The thermal decomposition of a fuel such as wood is usually referred to as pyrolysis. The actual rate is strongly temperature dependent but is also influenced by mass transfer, in many cases. It's also sensitive to the type of wood and the atmosphere around the wood. Rate information will usually be presented as terms for an (often modified) Arrhenius equation(s) and will usually be different for oxidizing and non-oxidizing atmospheres. Multiple rates may be encountered to describe competing parallel reactions with different or multi-step decomposition.
Although I'm aware of people adapting commercial codes for this purpose, the freely available codes that may be relevant would be the Fire Dynamics Simulator (FDS) from NIST, Gpyro and FireFOAM.

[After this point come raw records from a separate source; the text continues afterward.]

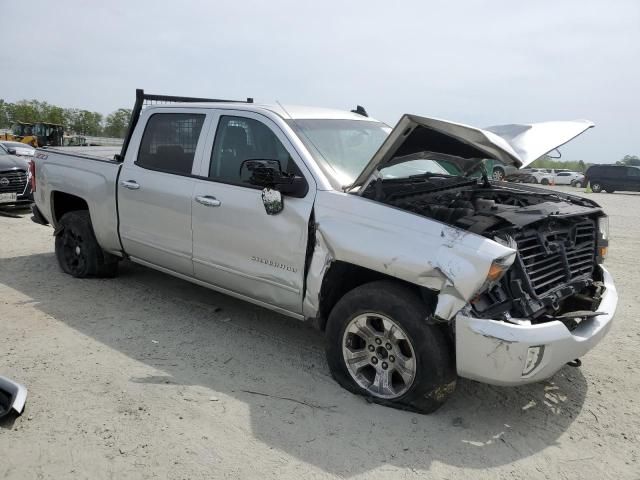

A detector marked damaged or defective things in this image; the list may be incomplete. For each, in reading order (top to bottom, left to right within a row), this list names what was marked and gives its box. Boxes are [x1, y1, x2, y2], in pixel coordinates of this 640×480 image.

broken grille [0, 170, 27, 194]
broken grille [512, 219, 596, 298]
crushed bumper [452, 264, 616, 384]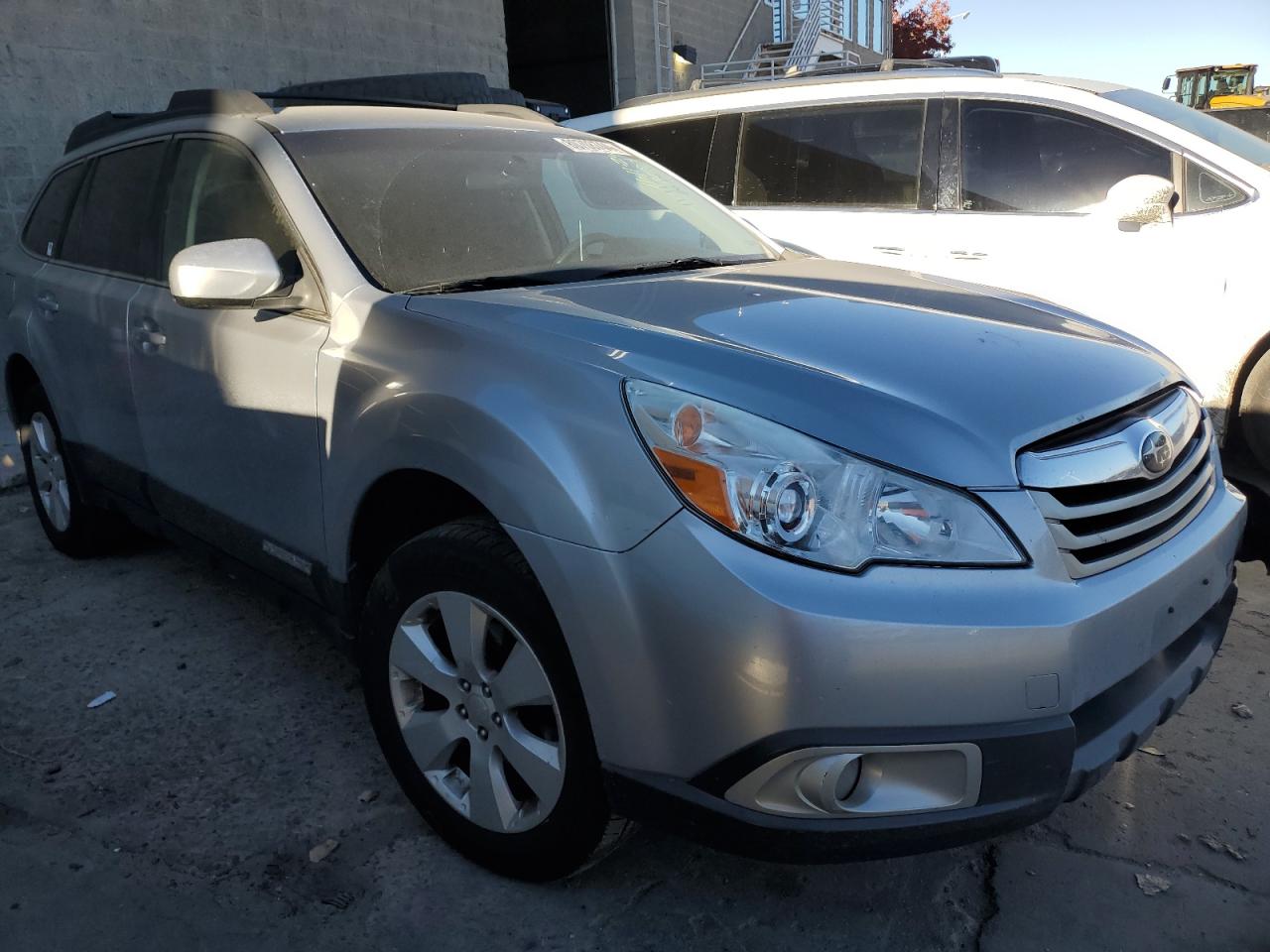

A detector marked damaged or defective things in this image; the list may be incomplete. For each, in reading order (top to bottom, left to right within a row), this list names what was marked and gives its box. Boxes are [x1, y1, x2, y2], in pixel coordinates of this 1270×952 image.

cracked pavement [0, 487, 1264, 949]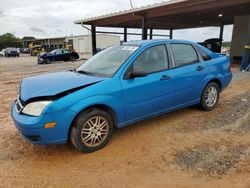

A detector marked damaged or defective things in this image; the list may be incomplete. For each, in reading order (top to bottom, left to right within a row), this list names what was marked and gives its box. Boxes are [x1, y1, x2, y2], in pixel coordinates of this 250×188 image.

bumper cover detached [10, 102, 76, 145]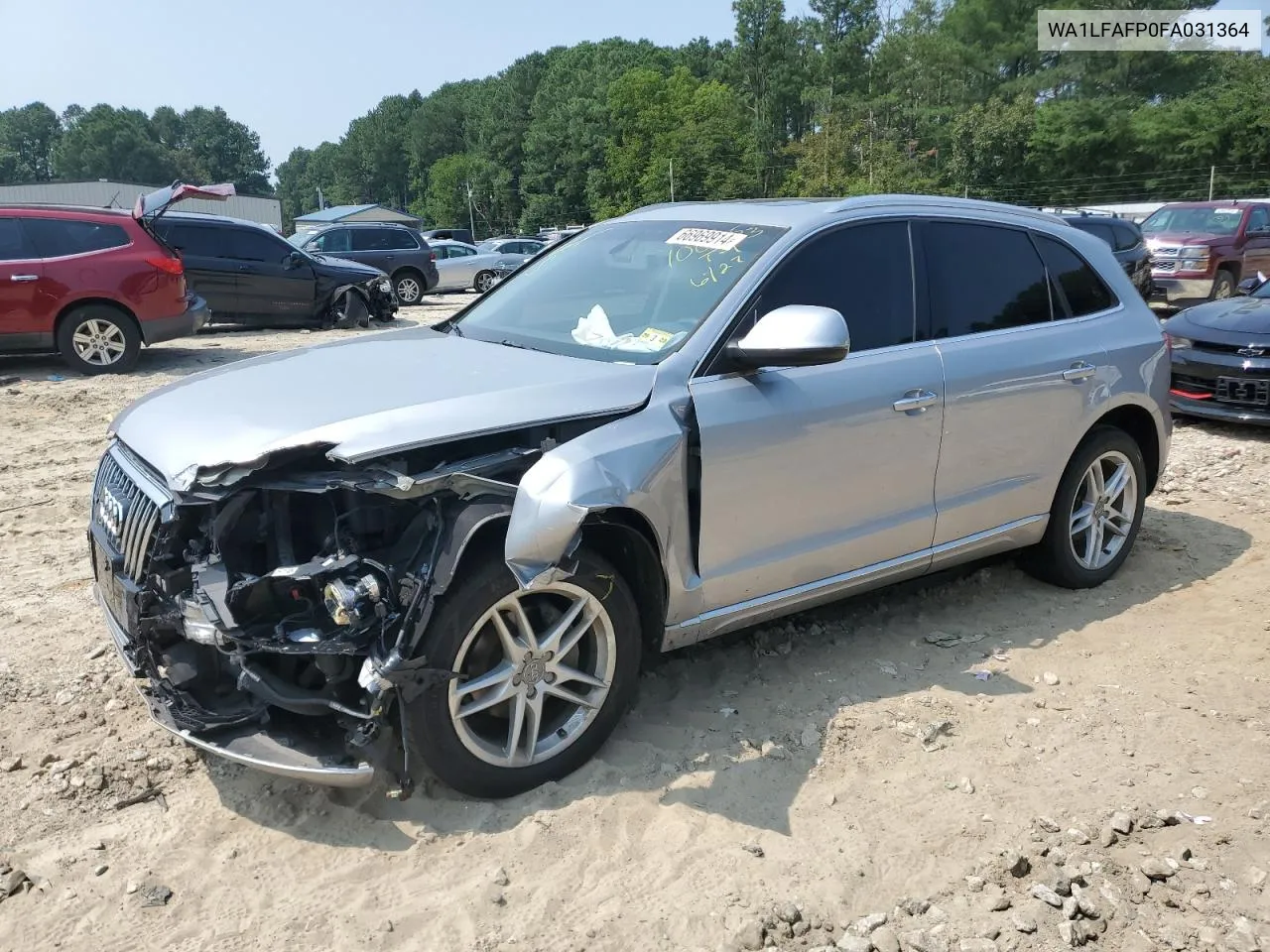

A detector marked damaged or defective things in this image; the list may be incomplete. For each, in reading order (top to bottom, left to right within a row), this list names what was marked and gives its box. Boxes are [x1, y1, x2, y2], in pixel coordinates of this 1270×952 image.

crumpled front end [88, 416, 627, 797]
damaged silver audi q5 [94, 197, 1175, 801]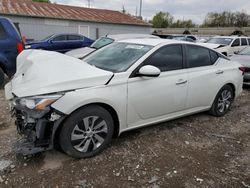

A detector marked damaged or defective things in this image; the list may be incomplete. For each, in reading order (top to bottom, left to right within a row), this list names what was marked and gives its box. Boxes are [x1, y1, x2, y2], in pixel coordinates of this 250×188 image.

crumpled hood [9, 49, 113, 97]
front end damage [10, 96, 65, 155]
damaged front bumper [10, 97, 65, 155]
detached bumper piece [13, 105, 65, 155]
exposed wheel well [54, 103, 120, 147]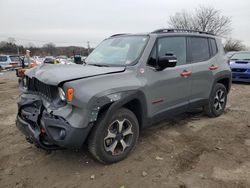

Of those, Gpyro is the most specifically oriented towards pyrolysis modeling, but is a small project that doesn't have a huge amount of support. On the plus side, it can be coupled to FDS as part of a larger model, where Gpyro handles 2D or 3D modeling of pyrolysis in the solid, while FDS takes care of reacting fluid dynamics and general heat transfer elsewhere. FDS can do some modeling of the solid phase, but it's limited to 1D models that operate normal to the surface. FDS also has superb documentation and cites many sources that may be a good jumping off point (see the Validation Guide in particular).
I don't mean to leave FireFOAM out, but I've only encountered it a little bit. It's largely similar in intent to FDS but with some different capabilities (including multidimensional modeling of solids and non-rectilinear meshes IIRC).